Now, I'm not going to tell those inclined to shop at Wal-Mart to stop, but breathe an ill-word about Wal-Mart in the media and you risk this:
"I like Wal-Mart prices the same as the next shopper, but there's a downside, too. Many Wal-Mart employees lack the fringe benefits and insurance that makes the difference between existence and a good quality of life. Yet, we customers pay a surcharge from a different pocket — subsidizing health care for Wal-Mart employees who can't afford it."
Mark then described how Friedman's book pointed out that more than 10,000 children of Wal-Mart employees are in a Georgia health-care program, which costs the state's taxpayers nearly $10 million a year. Mark also pointed out that a New York Times report found that 31 percent of the patients at a North Carolina hospital were Wal-Mart employees on Medicaid.
Mark's column really wasn't about Mr.
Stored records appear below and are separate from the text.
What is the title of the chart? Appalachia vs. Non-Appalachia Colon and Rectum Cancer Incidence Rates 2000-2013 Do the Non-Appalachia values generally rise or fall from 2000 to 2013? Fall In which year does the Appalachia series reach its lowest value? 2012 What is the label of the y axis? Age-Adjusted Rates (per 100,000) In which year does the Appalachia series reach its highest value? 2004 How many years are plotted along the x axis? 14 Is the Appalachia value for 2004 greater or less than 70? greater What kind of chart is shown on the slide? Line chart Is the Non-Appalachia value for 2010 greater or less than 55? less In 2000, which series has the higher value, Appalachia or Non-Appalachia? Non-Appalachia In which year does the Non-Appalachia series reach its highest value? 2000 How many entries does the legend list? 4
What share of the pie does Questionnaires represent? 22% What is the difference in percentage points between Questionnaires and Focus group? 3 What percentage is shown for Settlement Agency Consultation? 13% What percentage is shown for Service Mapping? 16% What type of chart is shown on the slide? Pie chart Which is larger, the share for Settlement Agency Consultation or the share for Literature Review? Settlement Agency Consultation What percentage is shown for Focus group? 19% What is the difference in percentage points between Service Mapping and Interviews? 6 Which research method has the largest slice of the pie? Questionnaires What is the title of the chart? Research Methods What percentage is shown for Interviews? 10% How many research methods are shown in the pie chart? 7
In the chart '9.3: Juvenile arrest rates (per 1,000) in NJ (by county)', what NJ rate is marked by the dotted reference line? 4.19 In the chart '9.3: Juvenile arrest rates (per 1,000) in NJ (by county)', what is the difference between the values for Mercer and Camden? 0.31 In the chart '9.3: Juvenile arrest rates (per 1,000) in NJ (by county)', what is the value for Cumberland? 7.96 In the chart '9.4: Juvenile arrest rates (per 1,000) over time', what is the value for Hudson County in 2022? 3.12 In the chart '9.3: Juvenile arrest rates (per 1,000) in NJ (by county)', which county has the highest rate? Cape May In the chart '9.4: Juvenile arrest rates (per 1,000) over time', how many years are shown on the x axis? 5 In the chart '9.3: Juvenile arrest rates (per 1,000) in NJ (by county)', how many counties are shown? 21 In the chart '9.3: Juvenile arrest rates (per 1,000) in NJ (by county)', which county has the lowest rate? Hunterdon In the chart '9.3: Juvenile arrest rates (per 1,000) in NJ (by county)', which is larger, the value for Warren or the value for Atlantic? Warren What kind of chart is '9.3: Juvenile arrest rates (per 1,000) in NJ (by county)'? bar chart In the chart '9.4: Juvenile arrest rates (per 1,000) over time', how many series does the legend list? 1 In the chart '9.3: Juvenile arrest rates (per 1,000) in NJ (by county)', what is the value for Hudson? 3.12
Walton's store, but about Pensacola and how we're becoming a Wal-Mart kind of town, "cheap and comfy on the surface, lots of unhappiness and hidden costs underneath."
I'm also not going to say Wal-Mart can't, and doesn't, do some good things. And those things should be supported. Nothing is as black and white as it appears. Just like the column implies--surface views can be deceiving. However, and Wal-Mart's certainly within their rights to do this, they can make life more difficult for those that seek to report--accurately--what is going on, particularly in Wal-Mart's culture. It's also why, I'm sure, there's many a media outlet who won't write a remotely-negative Wal-Mart story because they've blurred editorial with advertising, and money's going to win out over truth.
UPDATE: Wal-Mart, apparently, has reversed itself and will allow the newspaper back into its store there.